On this page, you will find 10 cursive B worksheets for kids of all ages. Included are upper and lowercase B worksheets, cursive B letters with instruction arrows, simple cursive B letter words, common cursive B joins, and more!

These free printables are great for teachers and parents who are teaching their students/kid(s) about cursive lettering and require some simple and effective practice sheets.

Cursive B Worksheets Featured Image

All of these PDF worksheets are on US letter-sized paper, but they also fit perfectly onto A4-sized paper too! For a complete set of all these worksheets, you will find a single file further below. Enjoy!

7 Ways To Use Cursive B Worksheets

When your children or students are ready to take on learning the second letter of the alphabet, my cursive B worksheets can be used for many purposes. Let’s take a look!

7. Tracing The Letter B In Uppercase And Lowercase

Before your children or students can write the letter B in cursive on their own, they’ll have to practice by tracing.

Luckily, my worksheets offer ample opportunities for children to practice tracing both uppercase and lowercase cursive B’s.

There are worksheets for just uppercase, just lowercase, and a combination. 

Start with uppercase B, as it’s easier to learn because it closely resembles the printing B. Then graduate to lowercase B once the children have mastered the uppercase. 

In no time, they’ll be doing more than just tracing – they’ll be writing cursive B’s without any assistance!

6. Practicing The Direction Of Pencil Movement For B’s

Before your children or students start tracing, they’ll have to practice the pencil movement for the cursive letter B, both uppercase and lowercase.

My worksheets come with arrows showing the initial pencil movement needed to write cursive B’s, so they’ll know how to start the letter.

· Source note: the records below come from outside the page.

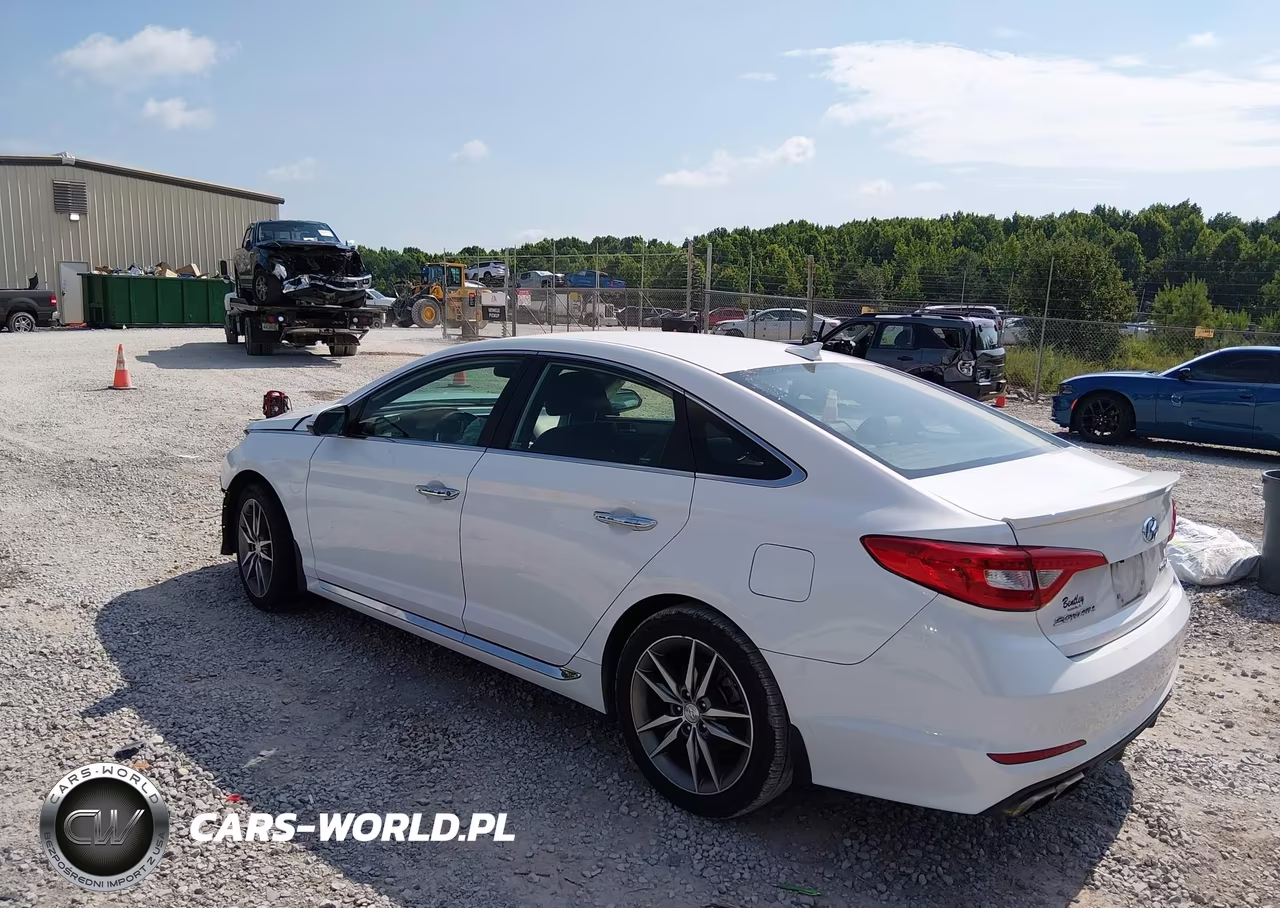 2015 Hyundai Sonata Sport 2.0T VIN:5NPE34AB1FH184249 - 3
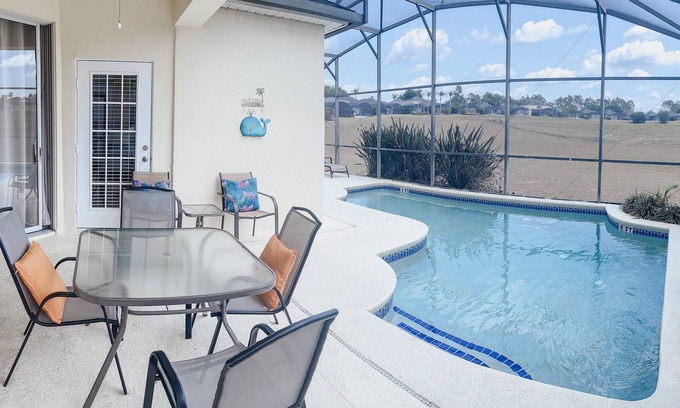 Calabay Parc House | Close to Disney- 4 Bdrm Luxury with Private Pool
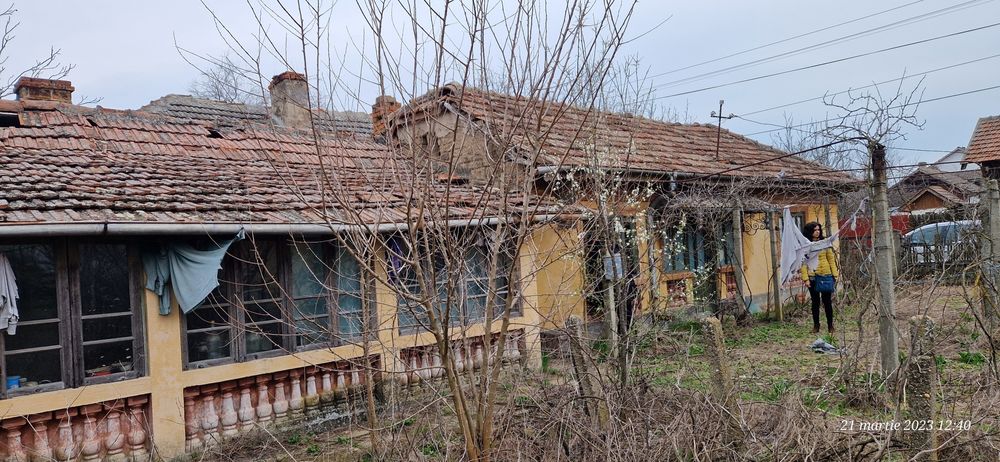 Teren si casa in Goicea-Dolj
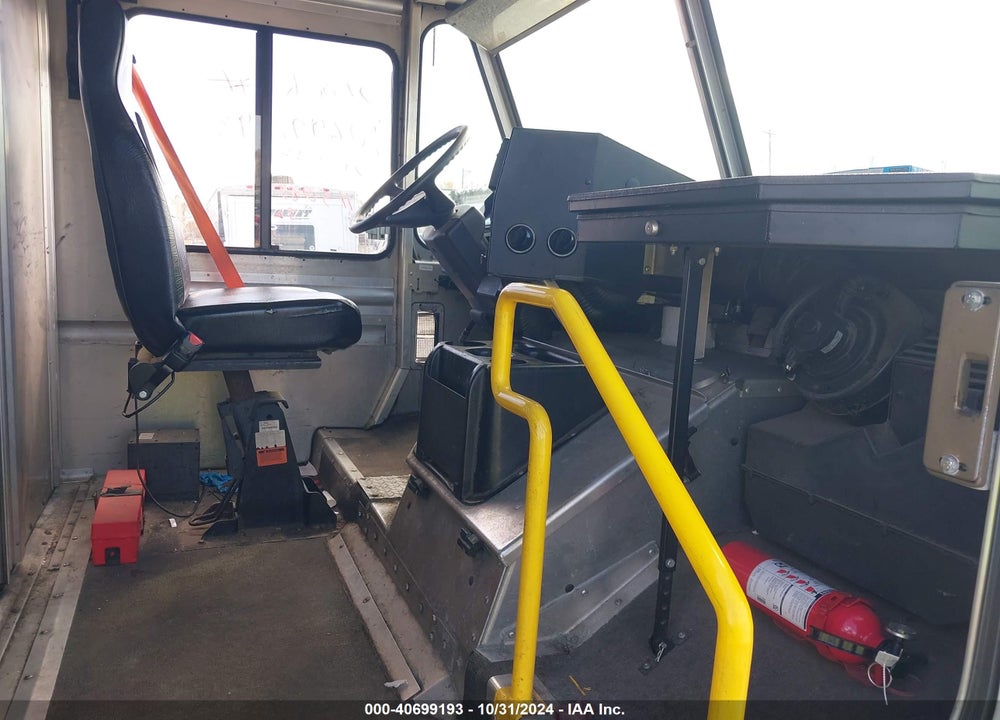 2014 FREIGHTLINER CHASSIS M LINE WALK-IN VAN VIN: 4UZAC2DVXECFX6907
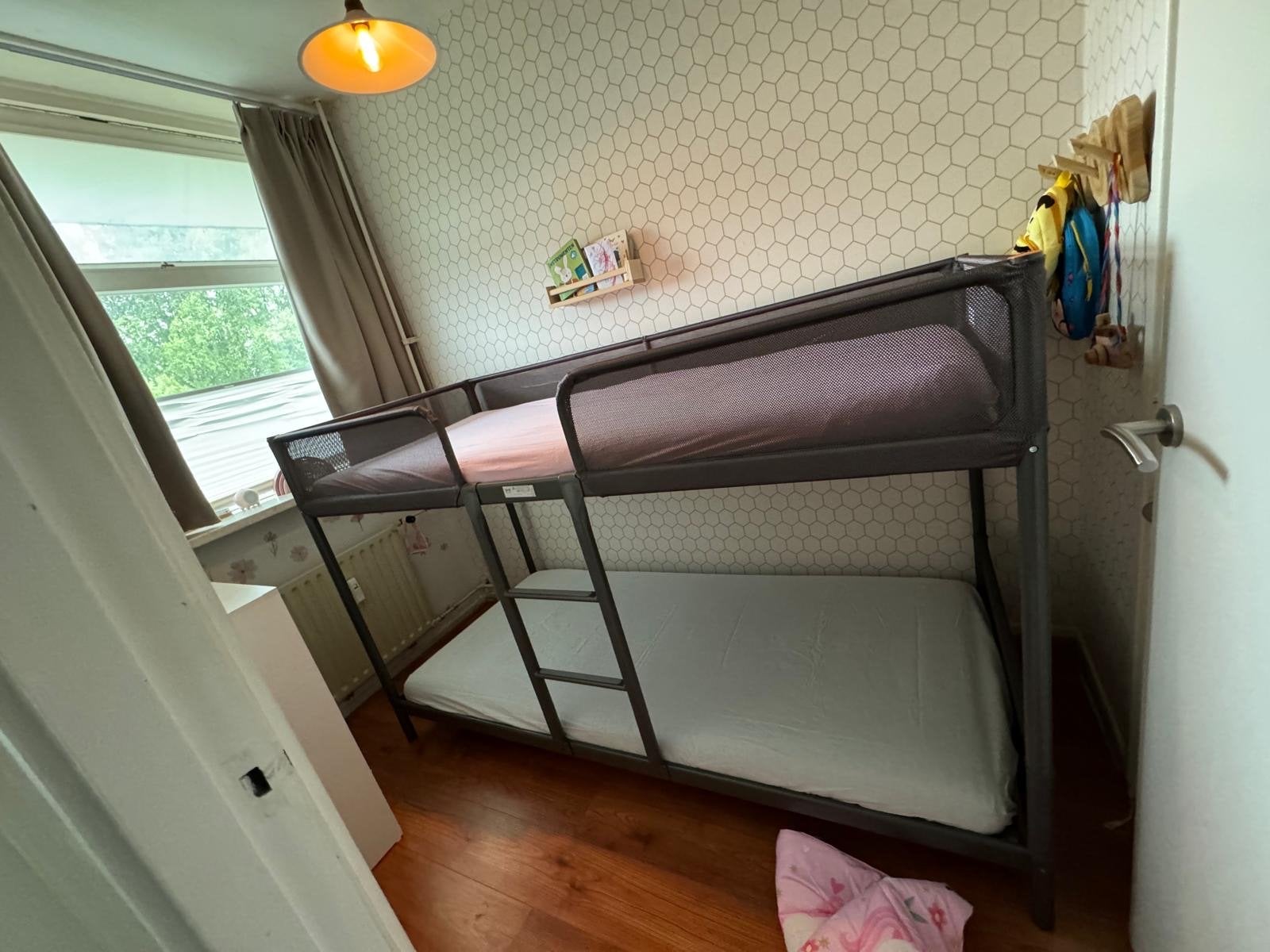 Stevig Stapelbed - Ideaal voor Kinderkamer, Ophalen, Gebruikt, 90 cm, 160 tot 180 cm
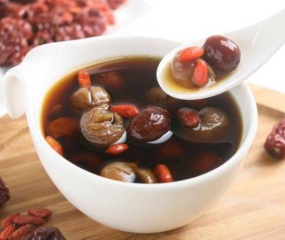 4 công dụng của nước kỷ tử ngâm táo đỏ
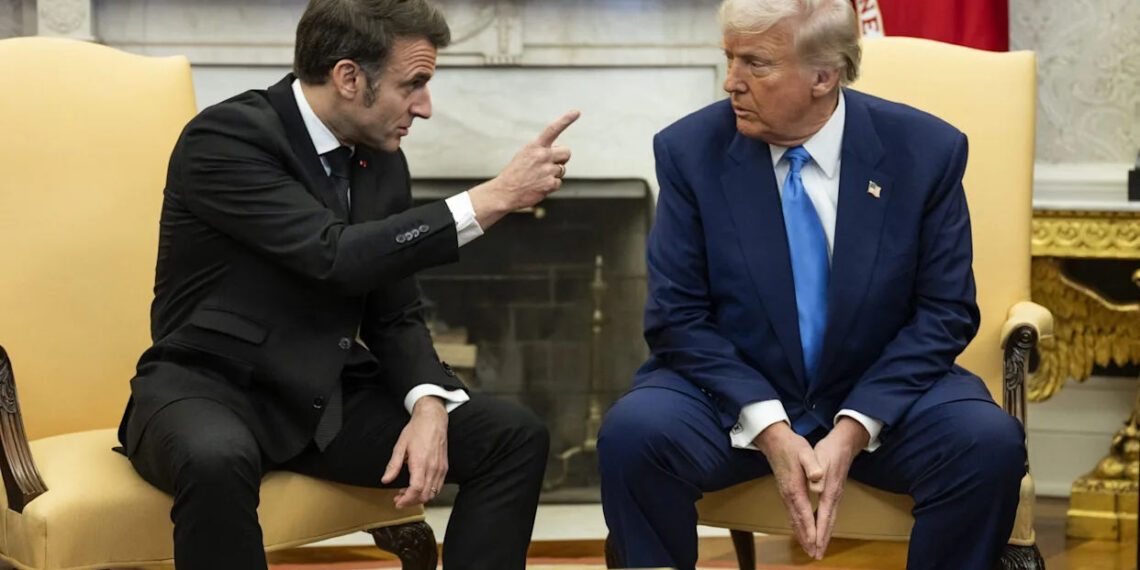 Makronas stoja į kovą su Trampu: reikalauja paleisti ES prekybos „bazuką“ prieš naujus muitus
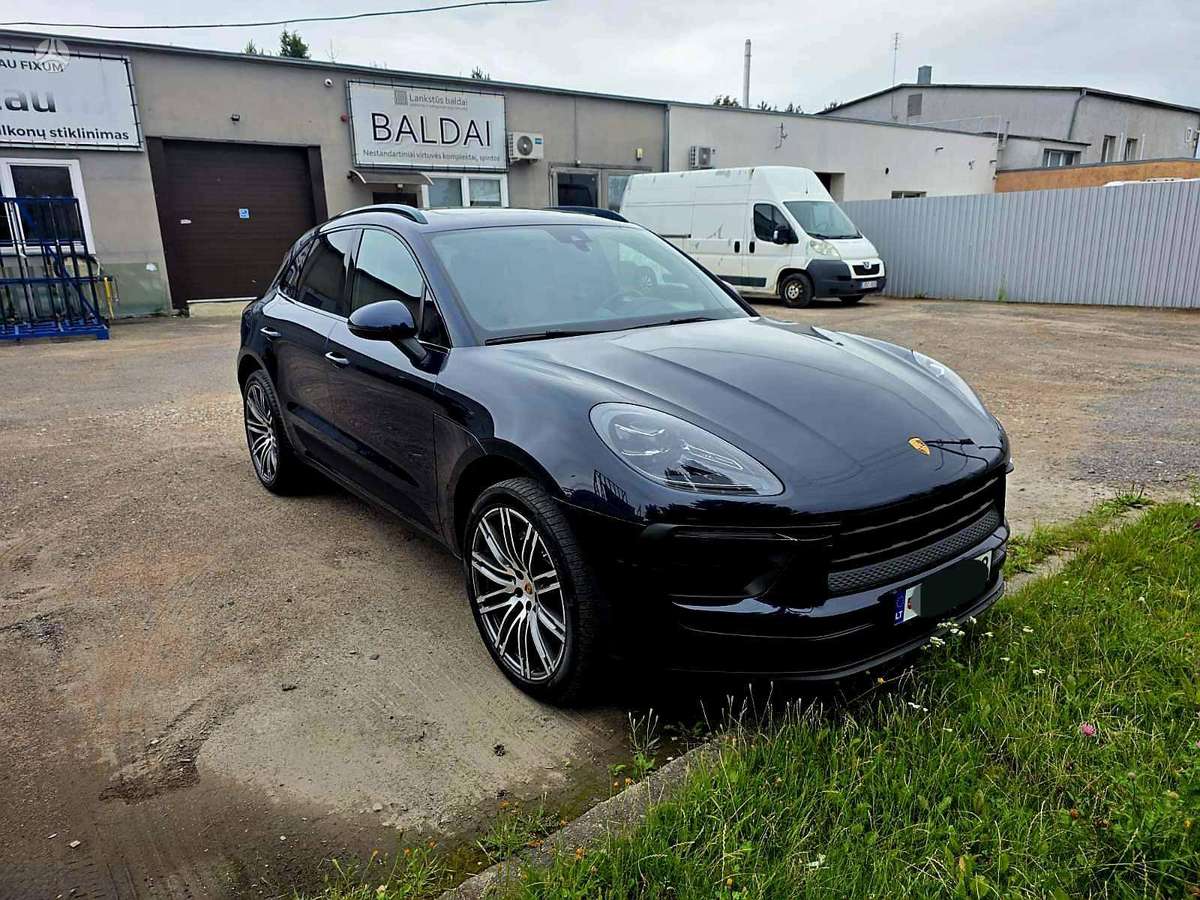 Porsche Macan - 1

In fact, it might behoove the children to use some of the worksheets just for practicing the initial pencil movement (or the first two pencil movements) – the swoop upward and down for capital B and the more flowy swoop upward and loop down, then half-loop up for lowercase B.

5. Writing The Letter B In Cursive On Their Own

After the children or students have mastered tracing the letter B in cursive, they can graduate to writing it all on their own. 

There is plenty of space on my worksheets, with the guidance of the three lines (for top, middle, and bottom), for when the children are ready to master cursive B’s without tracery.

In fact, you can print out multiple copies of different pages for extra space if your children or students require additional practice.

4. Linking B With Other Letters

The obvious next step for cursive learners is to link the letter B to other letters, and my worksheets can accommodate you with that.

In fact, you could print out multiple pages of my worksheets for the blank guidelines and practice linking cursive B’s with every other letter of the alphabet, not just the letters most commonly next to it.

3. Writing Words That Begin With B 

There are a lot of words in the English language that begin with B, and with my worksheets, your children or students can practice writing quite a few of them in cursive.

It’s a natural progression from learning to write B’s in cursive on their own to linking the letter B with other letters.

2. Writing Cursive B Three-And Four-Letter Words

For elementary-age or first-time cursive learners, small words of three or four letters that begin with B are just challenging enough to keep things interesting.

But, they are not so challenging that they cannot overcome them.

So, I have worksheets devoted to three- and four-letter words; children can trace the words first, and then they could even write them out on their own using sheets with guidelines.

You might want to print multiple pages, though, as the addition of new letters will likely be tricky, and they may not get them on the first try.

1. Writing Words With The Letter B Within Them

You can use my worksheets as a jumping-off point, graduating to writing three- or four-letter words that don’t begin with cursive B, but do contain a B within them.

So words such as “Cab” or “Able” will get children to practice linking their B’s on both sides of the letter or before the letter.